Simple framework to create data validation workflows.

Project description

Version Build status Coverage License Documentation status

Data Validation Framework

This project provides simple tools to create data validation workflows. The workflows are based on the luigi library.

The main objective of this framework is to gather in a same place both the specifications that the data must follow and the code that actually tests the data.
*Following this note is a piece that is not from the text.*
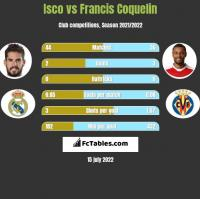 Isco vs Francis Coquelin h2h player stats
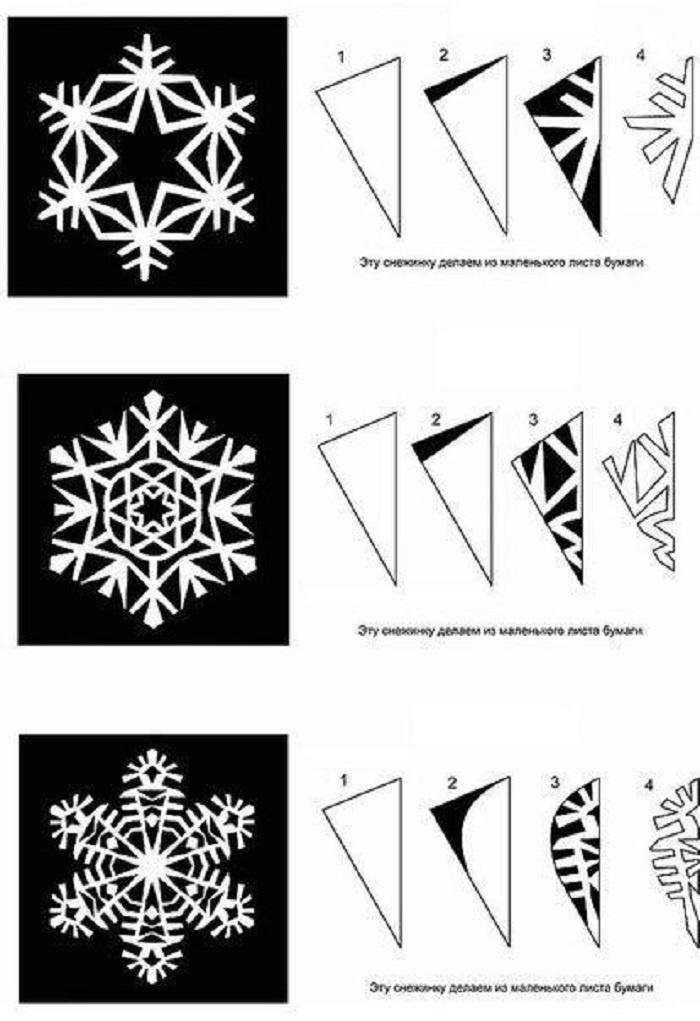 Поэтапная схема создания оригами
This avoids having multiple documents to store the specifications and a repository to store the code.

Installation

This package should be installed using pip:

pip install data-validation-framework

Usage

Building a workflow

Building a new workflow is simple, as you can see in the following example:

import luigi
import data_validation_framework as dvf


class ValidationTask1(dvf.task.ElementValidationTask):
    """Use the class dosctring to describe the specifications of the ValidationTask1."""

    output_columns = {"col_name": None}

    @staticmethod
    def validation_function(row, output_path, *args, **kwargs):
        # Return the validation result for one row of the dataset
        if row["col_name"] <= 10:
            return dvf.result.ValidationResult(is_valid=True)
        else:
            return dvf.result.ValidationResult(
                is_valid=False,
                ret_code=1,
                comment="The value should always be <= 10"
            )


def external_validation_function(df, output_path, *args, **kwargs):
    # Update the dataset inplace here by seting values to the 'is_valid' column.
    # The 'ret_code' and 'comment' values are optional, they will be added to the report
    # in order to help the user to understand why the dataset did not pass the validation.
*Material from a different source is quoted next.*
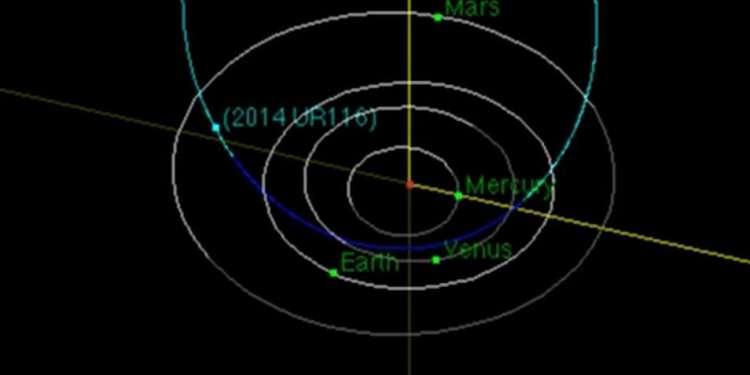 planetoïde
    # We can use the value from kwargs["param_value"] here.
    if int(kwargs["param_value"]) <= 10:
        df["is_valid"] = True
    else:
        df["is_valid"] = False
        df["ret_code"] = 1
        df["comment"] = "The value should always be <= 10"


class ValidationTask2(dvf.task.SetValidationTask):
    """In some cases you might want to keep the docstring to describe what a developper
    needs to know, not the end-user. In this case, you can use the ``__specifications__``
    attribute to store the specifications."""

    a_parameter = luigi.Parameter()

    __specifications__ = """Use the __specifications__ to describe the specifications of the
    ValidationTask2."""

    def inputs(self):
        return {ValidationTask1(): {"col_name": "new_col_name_in_current_task"}}

    def kwargs(self):
        return {"param_value": self.a_parameter}

    validation_function = staticmethod(external_validation_function)


class ValidationWorkflow(dvf.task.ValidationWorkflow):
    """Use the global workflow specifications to give general context to the end-user."""

    def inputs(self):
        return {
            ValidationTask1(): {},
            ValidationTask2(): {},
        }

Where the ValidationWorkflow class only defines the sub-tasks that should be called for the validation. The sub-tasks can be either a dvf.task.ElementValidationTask or a dvf.task.SetValidationTask. In both cases, you can define relations between these sub-tasks since one could need the result of another one to run properly. This is defined in two steps:

  1. in the required task, a output_columns attribute should be defined so that the next tasks can know what data is available, as shown in the previous example for the ValidationTask1.
  2. in the task that requires another task, a inputs method should be defined, as shown in the previous example for the ValidationTask2.

The sub-classes of dvf.task.ElementValidationTask should return a dvf.result.ValidationResult object. The sub-classes of dvf.task.SetValidationTask should return a Pandas.DataFrame object with at least the following columns ["is_valid", "ret_code", "comment", "exception"] and with the same index as the input dataset.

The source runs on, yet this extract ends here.